Although we know that flavored vapes are important childcare products, the jury is still looking at how important flavors are when you help adults kick their smoking habits. It is true that e-cigarettes for adult smokers are considered to be less harmful than the usual type, according to a massive report from national academies for science, technology and medicine. The problem is that we still do not know their long-term effects, and an increasing number of children use them. Although the Disease Control and Prevention Centers and the FDA have not released the latest numbers, FDA Commissioner Scott Gottlieb said that the data reveals an "e-cigarette campaign among teenagers".

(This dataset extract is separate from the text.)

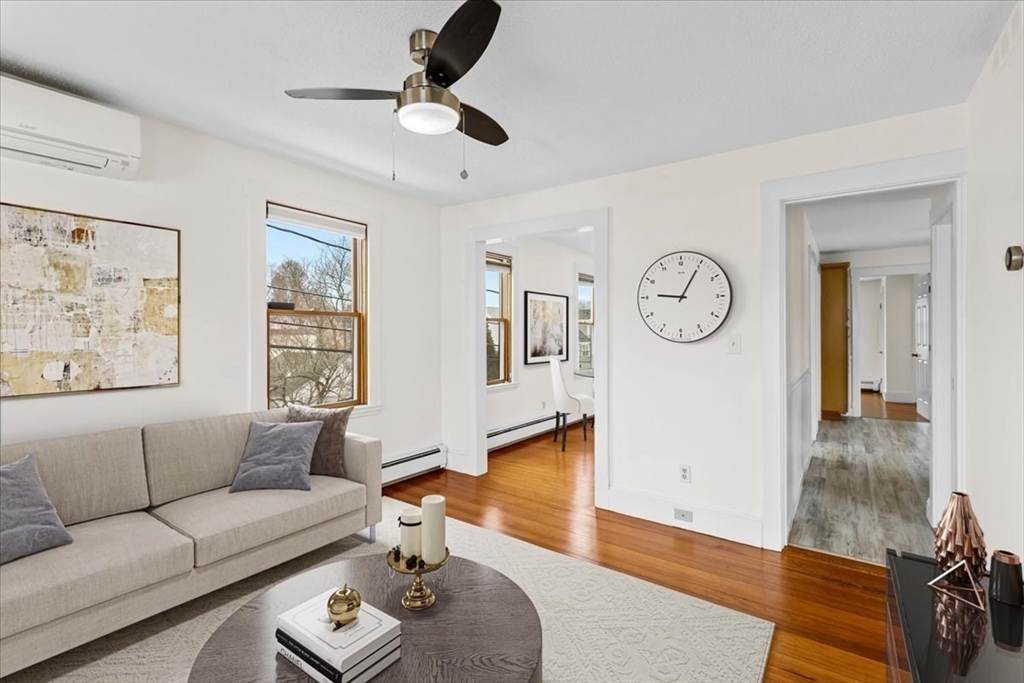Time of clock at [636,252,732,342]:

It is unclear what the ban actually prohibits because the FDA has refused to comment on it. The post did not say, for example, whether the FDA also intends to stop the sale of flavored cigars and sigillos, as Desmond Jenson, a lawyer at the Mitchell Hamline School of Law, says it would be important to include.

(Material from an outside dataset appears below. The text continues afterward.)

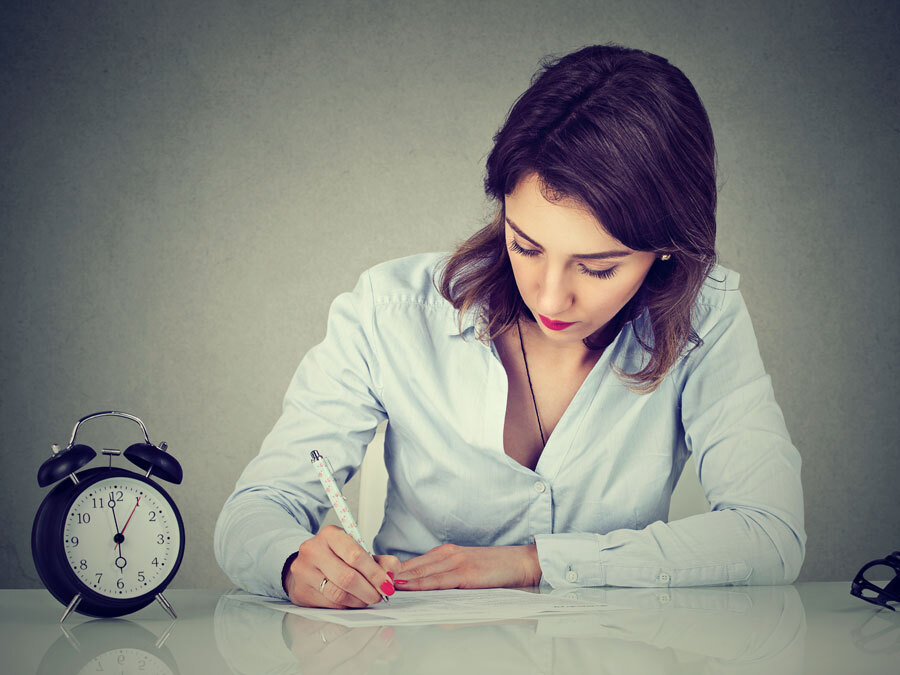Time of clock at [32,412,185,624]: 5:59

"When you talk to people who are not public health about cigars, people show Winston Churchill with a big stogie in the mouth, but that's not what we're talking about, says Jenson. Cigars can come in several shapes and flavors, including Black & Milds, Swisher Sweets, and other cigarette-like cigars. They do not get the same attention as e-cigarettes do, and not so many use them, he says. "But everyone is in common agreement that combustible products are the most dangerous."  That these could potentially be omitted from a taste banner, Huang worries because we have seen how bans can have spillover effects in the past. When the FDA forbade the sale of flavored cigarettes, for example, more people were gravitated against still-legal menthol cigarettes as well as flavored cigars and tubes , according to a paper published in the American Journal of Preventive Medicine . "You actually see an increase in the sale of flavored cigars and cigarettes after the 2009 Tobacco Control Act," Huang said.

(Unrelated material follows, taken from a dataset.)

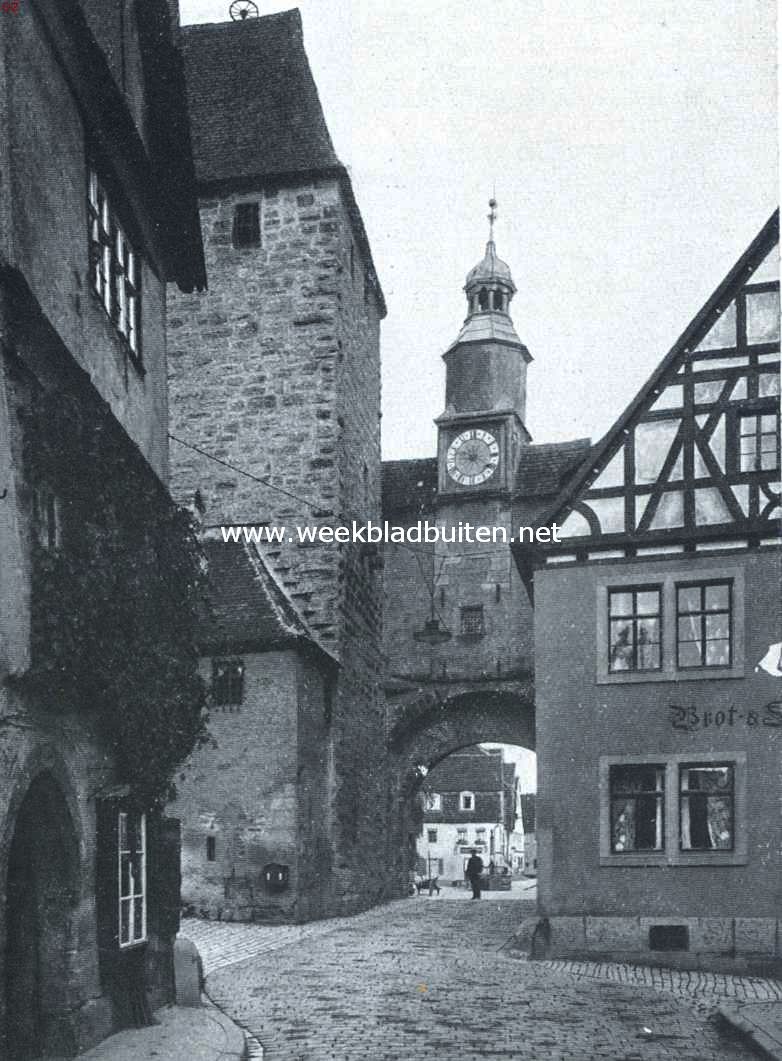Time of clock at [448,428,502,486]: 9:01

Therefore, Huang believes that the FDA's e-cig ban on gas stations and convenience stores should go further. "They should also ban the sale of all flammable tobacco products in addition to the flavored e-cigarettes," he said. Doing so would prevent the children from weapons, he adds. "But it also gives incentives for adult smokers to switch from flammable cigarettes to e-cigarettes." Jenson agrees that a taste bud that only affects e-cigarettes does not go far enough. "If we only talk about e-cigarettes and not cigars," he says, "there is a missed opportunity for the FDA."